Joey Chew, an economist with Barclays, said: “I would say the October rebound was a blip and November just went back to the status quo of weaker exports for Singapore. I think a lot of it is structural.
“There are some very strong structural drags from restructuring, from the change in industry mix for electronics — for example moving from production based to more RD, design and testing type of activities. These kinds of structural drags are outweighing some of the cyclical benefits that Singapore ought to be receiving from an improving global economy.”
In the non-electronics sector, pharmaceutical exports tumbled 46.9 per cent after falling 27.3 per cent in the previous month.
Exports of pharmaceutical products are typically volatile, but CIMB said November’s exports — valued at S$934.5 million — was the lowest monthly export for the pharmaceuticals segment in five years.
On a month-on-month basis, exports fell 9.3 per cent on-month in seasonally adjusted terms after expanding 3.2 per cent on-month in October.

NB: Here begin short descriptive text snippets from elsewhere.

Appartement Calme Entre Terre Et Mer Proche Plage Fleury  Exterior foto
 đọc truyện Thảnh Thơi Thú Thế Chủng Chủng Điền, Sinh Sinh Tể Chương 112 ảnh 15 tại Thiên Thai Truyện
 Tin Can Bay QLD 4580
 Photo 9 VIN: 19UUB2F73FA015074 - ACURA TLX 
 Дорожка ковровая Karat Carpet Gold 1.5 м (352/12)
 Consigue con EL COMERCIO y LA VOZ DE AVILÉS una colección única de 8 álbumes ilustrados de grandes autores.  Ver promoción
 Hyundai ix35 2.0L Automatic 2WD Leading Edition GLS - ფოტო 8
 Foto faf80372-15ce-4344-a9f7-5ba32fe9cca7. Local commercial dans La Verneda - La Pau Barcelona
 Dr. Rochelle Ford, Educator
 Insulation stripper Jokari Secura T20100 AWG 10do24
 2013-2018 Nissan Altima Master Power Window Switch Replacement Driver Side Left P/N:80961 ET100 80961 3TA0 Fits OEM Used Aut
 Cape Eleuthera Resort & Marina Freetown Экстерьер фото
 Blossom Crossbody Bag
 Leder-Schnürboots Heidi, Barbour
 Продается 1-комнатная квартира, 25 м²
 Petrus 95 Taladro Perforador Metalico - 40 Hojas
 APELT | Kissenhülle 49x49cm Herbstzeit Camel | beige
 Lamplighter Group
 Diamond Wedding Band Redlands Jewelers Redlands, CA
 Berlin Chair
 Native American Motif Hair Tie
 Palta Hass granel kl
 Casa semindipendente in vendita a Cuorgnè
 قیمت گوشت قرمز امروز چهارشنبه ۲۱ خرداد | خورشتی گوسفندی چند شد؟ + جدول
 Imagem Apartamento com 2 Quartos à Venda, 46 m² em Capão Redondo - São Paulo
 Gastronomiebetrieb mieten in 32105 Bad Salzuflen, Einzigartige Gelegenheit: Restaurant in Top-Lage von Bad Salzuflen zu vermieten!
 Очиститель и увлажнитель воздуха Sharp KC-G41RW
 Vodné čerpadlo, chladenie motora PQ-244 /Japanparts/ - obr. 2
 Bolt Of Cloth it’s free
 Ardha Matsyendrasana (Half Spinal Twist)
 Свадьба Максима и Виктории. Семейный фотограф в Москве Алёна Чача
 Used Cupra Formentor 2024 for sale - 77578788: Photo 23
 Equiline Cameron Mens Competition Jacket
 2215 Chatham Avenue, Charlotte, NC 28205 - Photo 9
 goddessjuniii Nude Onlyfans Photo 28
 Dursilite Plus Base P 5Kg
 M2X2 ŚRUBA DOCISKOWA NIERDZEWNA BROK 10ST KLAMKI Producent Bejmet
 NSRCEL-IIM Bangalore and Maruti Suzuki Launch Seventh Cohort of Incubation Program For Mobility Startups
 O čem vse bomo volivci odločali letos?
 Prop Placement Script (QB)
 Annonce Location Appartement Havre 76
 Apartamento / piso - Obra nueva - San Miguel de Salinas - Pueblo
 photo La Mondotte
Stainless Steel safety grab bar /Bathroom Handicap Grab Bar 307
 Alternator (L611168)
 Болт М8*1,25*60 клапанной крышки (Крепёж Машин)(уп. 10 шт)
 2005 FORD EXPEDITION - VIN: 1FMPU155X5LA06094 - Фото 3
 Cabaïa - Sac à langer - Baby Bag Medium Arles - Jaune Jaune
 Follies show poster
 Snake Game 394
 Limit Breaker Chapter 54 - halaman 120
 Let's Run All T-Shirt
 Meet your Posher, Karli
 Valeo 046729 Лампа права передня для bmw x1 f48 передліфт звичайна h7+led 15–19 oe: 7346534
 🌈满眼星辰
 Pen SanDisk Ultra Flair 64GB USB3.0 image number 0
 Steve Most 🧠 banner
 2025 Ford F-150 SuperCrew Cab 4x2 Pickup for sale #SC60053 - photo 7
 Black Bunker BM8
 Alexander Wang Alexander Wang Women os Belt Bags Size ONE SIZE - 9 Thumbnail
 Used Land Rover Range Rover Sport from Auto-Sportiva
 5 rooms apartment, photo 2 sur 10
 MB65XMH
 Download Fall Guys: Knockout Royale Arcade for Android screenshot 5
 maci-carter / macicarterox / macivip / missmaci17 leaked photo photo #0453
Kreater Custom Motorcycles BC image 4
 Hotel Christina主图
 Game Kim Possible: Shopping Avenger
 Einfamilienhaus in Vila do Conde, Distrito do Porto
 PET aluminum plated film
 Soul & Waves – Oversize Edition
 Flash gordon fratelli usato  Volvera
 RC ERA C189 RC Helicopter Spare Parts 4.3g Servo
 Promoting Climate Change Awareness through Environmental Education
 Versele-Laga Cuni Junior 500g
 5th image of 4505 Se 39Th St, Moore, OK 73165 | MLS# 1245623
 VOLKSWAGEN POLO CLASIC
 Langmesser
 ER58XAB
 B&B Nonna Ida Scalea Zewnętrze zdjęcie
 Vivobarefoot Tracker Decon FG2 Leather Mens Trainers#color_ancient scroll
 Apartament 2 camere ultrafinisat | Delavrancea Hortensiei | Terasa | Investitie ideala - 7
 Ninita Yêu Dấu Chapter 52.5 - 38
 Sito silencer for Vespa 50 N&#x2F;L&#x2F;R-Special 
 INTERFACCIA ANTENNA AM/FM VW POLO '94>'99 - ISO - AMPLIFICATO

Song Seng Wun, CIMB’s regional economist, said: “This is a reminder that while the recovery in external demand is still intact, it is a not a straight line recovery.
“Nonetheless, we believe the gradually improving external demand picture, today’s numbers notwithstanding, still underpin the recovery — perhaps 4 to 5 per cent growth in NODX for 2014, after 4 to 5 per cent decline this year — to underpin Singapore’s modest growth expectation for 2014.”
The government expects next year’s growth to come in at between two and four per cent.
Economists said there are some key risks in 2014. They include the uneven growth in Europe, the tapering of stimulus measures in the US and potential geo-political tension here in Asia.
The external environment aside, economists expect Singapore to face more challenges domestically, such as inflation concerns, the labour crunch and issues relating to the restructuring of the economy.